A new survey shows that cybersecurity training for HR teams is a low priority for many companies. Are you doing all you can?
A member of your HR team has some employee files open on the computer and gets called away for a second. Would clearing the screen and protecting this data be a top priority? According to a new survey, it might not be. Nearly half (41%) of employers say they don’t train all their HR personnel to protect employee data; and only 19% revise their policy each quarter. The implications are alarming, but there is much you can do now to address this urgent issue.
Among the highlights of this survey:
- More than a third of employers say they are operating without a formal policy to protect employees’ data.
- Of those employers who have a formal policy, 44% said that employee noncompliance is their greatest challenge.
- About one-fifth say they don’t have time to draft a formal, written policy.
Protecting information should be a top priority for organizations, especially as employees are using more platforms to communicate. For instance, a survey early this year showed that more than half of workers use messaging apps such as Facebook Messenger, WhatsApp, and Skype up to six times a day for work-related activities. Nearly a fifth (16%) say their HR departments don’t know about these activities. At the same time, 68% of respondents say they’d stop using these apps if their employer provided its own internal communications platform. Only 12% worry that sensitive data could be left exposed to data breaches.

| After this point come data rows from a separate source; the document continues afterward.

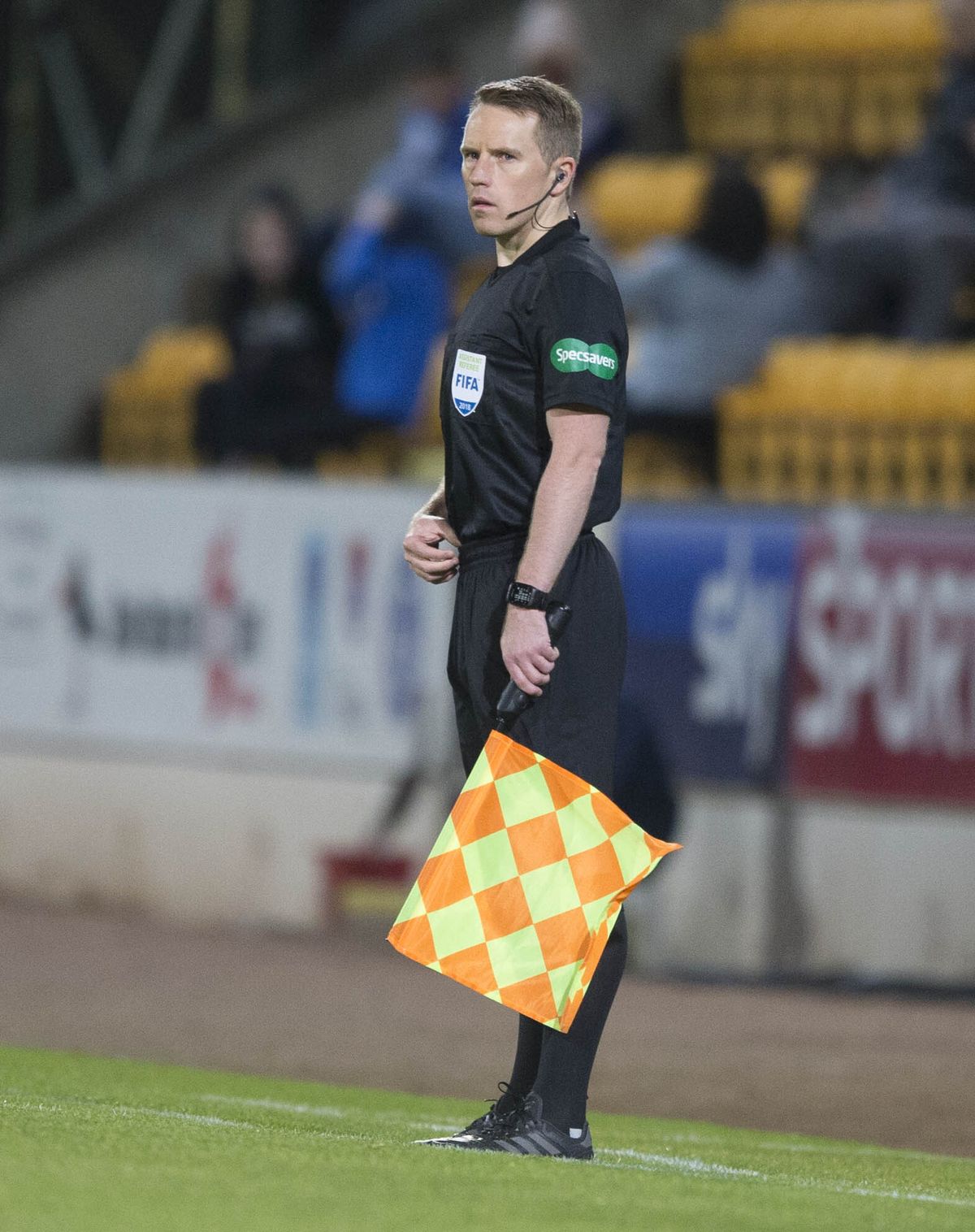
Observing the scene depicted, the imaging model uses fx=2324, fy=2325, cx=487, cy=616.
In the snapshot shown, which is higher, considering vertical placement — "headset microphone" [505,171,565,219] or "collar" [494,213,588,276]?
"headset microphone" [505,171,565,219]

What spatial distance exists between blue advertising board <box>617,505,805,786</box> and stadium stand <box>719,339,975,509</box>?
0.54m

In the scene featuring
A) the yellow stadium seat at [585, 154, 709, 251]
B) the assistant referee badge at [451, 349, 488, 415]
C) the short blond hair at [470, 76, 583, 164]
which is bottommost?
the assistant referee badge at [451, 349, 488, 415]

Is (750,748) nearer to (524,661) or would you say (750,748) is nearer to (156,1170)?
(524,661)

As over half of cyberbreaches are thought to be caused by employee negligence or malfeasance, it’s essential to make sure your HR team has cybersecurity training. While it’s not one-size-fits-all and you should consider each person’s role in creating security risks, there are some common training elements for everyone:
- Email usage, including recognizing a possible phishing email.
- Unauthorized software. Everyone should understand that they must not download software from unknown sources.
- Internet usage. As more hackers are using internet links to lure victims, train employees not to click on unfamiliar links from suspect or unknown sources.
- Passwords. Train workers to use strong passwords, change them regularly, and keep this information secure and private.
- Social engineering. Train workers how not to become prey to those attempting to manipulate them to share confidential information, especially via email or social media platforms.
- Personal devices. Work with employees to protect their personal and work devices. Have policies about the use of personal devices for business purposes.
- Social media interactions. Have in place and communicate strong, specific policies about social media use by employees.
- Follow-up. Technology changes rapidly, and hackers are coming up with new ways to steal information all the time. Stay on top of cyberthreats and new technology to support prevention.